The duration and extent of these rights differs among the various bodies of intellectual property law. A patent right lasts for seventeen years; a copyright, for approximately seventy-five years; a mask work right, for ten years. A trademark is protected so long as it is used and does not become generic; the right to protect a trade secret lasts as long as the subject matter is kept secret. How absolute the protection is against second comers varies among the systems. A patent can be enforced against later independent inventors. Although a copyright lasts more than four times as long as a patent, it is not effective against an independent creator of similar subject matter. Similarly, trade secret rights are not enforceable against a person who independently develops the secret technology or learns it by legitimate reverse engineering.
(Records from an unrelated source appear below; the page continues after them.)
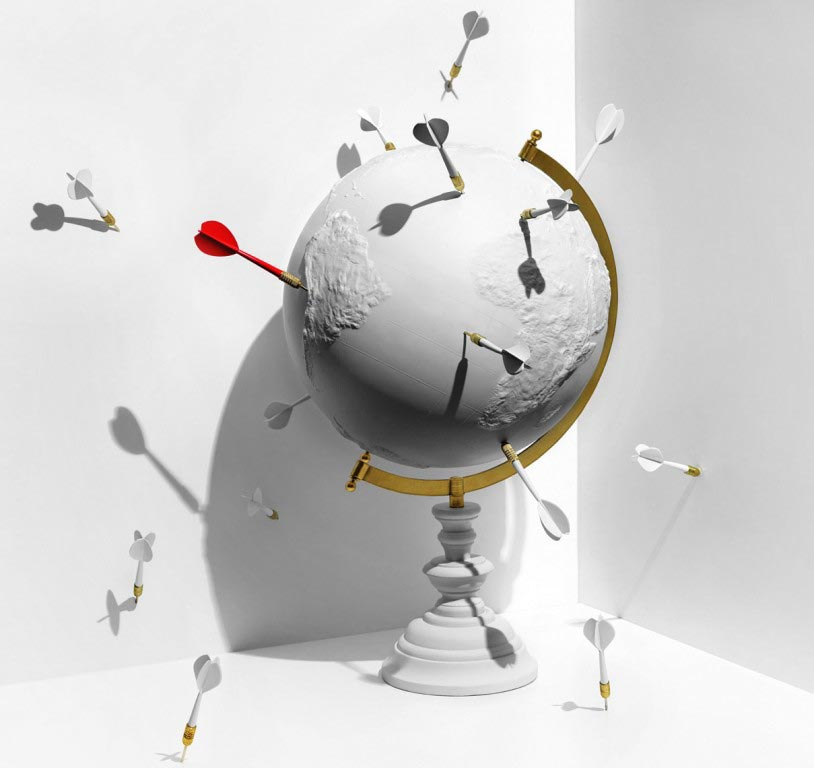 darts-globe-red-arrow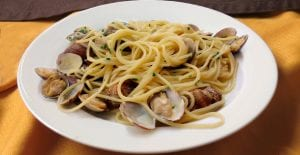 Espaguetis con almejas o alle vongole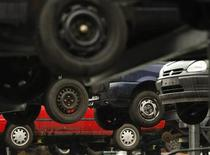 <p>Old cars are pictured on a junkyard in the western city of Herten March 26, 2009. REUTERS/Ina Fassbender (GERMANY TRANSPORT POLITICS)</p>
The concept of infringement also varies from system to system. The claims of a patent protect some penumbra beyond their literal terms — they sweep up a range of ''equivalents'' commensurate in scope with the degree of technological advance that the inventor contributed. The copyright in a novel or other imaginative literary or dramatic work covers not only the literal expression of the author but some paraphrases of those words, and also some variations on the pattern of the plot. The copyright in a less imaginative work, such as a factual compilation, a toy, or a lacework design, where the quantum of originality is less or where there is simply less room for originality, has a narrower scope, so that copying must be much closer for there to be copyright infringement. Whether one trademark infringes another depends not only on the degree of intrinsic similarity of the marks but also on a number of factors extrinsic to the marks and relating to the business setting, such as how similar the goods are, whether the first user is likely to expand into the product or geographic area of the second user, how sophisticated the customers are, and what channels of distribution are used by the parties.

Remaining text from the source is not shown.